Baseball teams have increasingly turned to six-man rotations over the past few years to give their starting pitchers an extra day of rest. The St. Louis Cardinals have tossed around the idea of joining that group to start 2024.
The Cardinals open the season with an unforgiving schedule, traveling to Los Angeles for four games against the Dodgers and playing eight games in nine days after leaving the Spring Training complex in Jupiter, Florida. According to Derrick Goold of the St. Louis Post-Dispatch (subscription required), these demanding workloads to begin the season have led the Cardinals to consider adding another starter to the rotation, at least to begin the season.
The idea sounds good on the surface, but the Cardinals may actually be looking at this backward. This early in the season, especially with the grind that the Cardinals will be going through, the bullpen seems more important than the rotation.

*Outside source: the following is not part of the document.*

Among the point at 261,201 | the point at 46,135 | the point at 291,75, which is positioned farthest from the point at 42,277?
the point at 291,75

Starters are not yet fully stretched out, leading to shorter outings as they become acclimated to a full workload after only pitching a few innings per game in Spring Training. This will put more demands on the bullpen to cover innings.
A sixth starter could keep a rotation fresher, but aside from the fact that the Cardinals have one of the most experienced rotations in baseball, comprising players who understand what is necessary to pitch every five days, the fact that there will be a sixth starter will also force the bullpen to work more innings.
The sixth starter will be the team's worst starting pitcher, meaning it's likely that the pitcher will throw the fewest productive innings of any starter on the team. The bullpen will therefore need to handle more innings than it would if the Cardinals went back to their ace instead of to a sixth man. Additionally, removing one of the bullpen options and putting him in the rotation will mean he can only pitch once every six days instead of whenever he needs to be called upon to eat innings in relief.
Zack Thompson and Matthew Liberatore are likely the frontrunners for the final starting job. But while they have nothing left to prove in the minor leagues, the best course of action would probably be to let Andre Pallante serve as the seldom-used long relief pitcher. Pallante is hardly spectacular, but the Cardinals generally know what they're getting. This would also give the team a chance to see if Pallante's "death ball" can reliably retire right-handed hitters.
Pallante's presence would likely mean that Thompson and Liberatore begin the season in Triple-A as starting pitchers for Memphis. This full workload would allow one of those two to be prepared to take a rotation spot in the almost certain event that one of the starters goes down with injury at some point in the season.
The six-man rotation, while trendy, is not a great idea for the Cardinals. Because of the early season's unusually strenuous nature for the Cardinals, the bullpen should be the primary focus. Let the proven starters do what they've always done and lean on the relief corps to provide those much-needed innings as the season gets underway.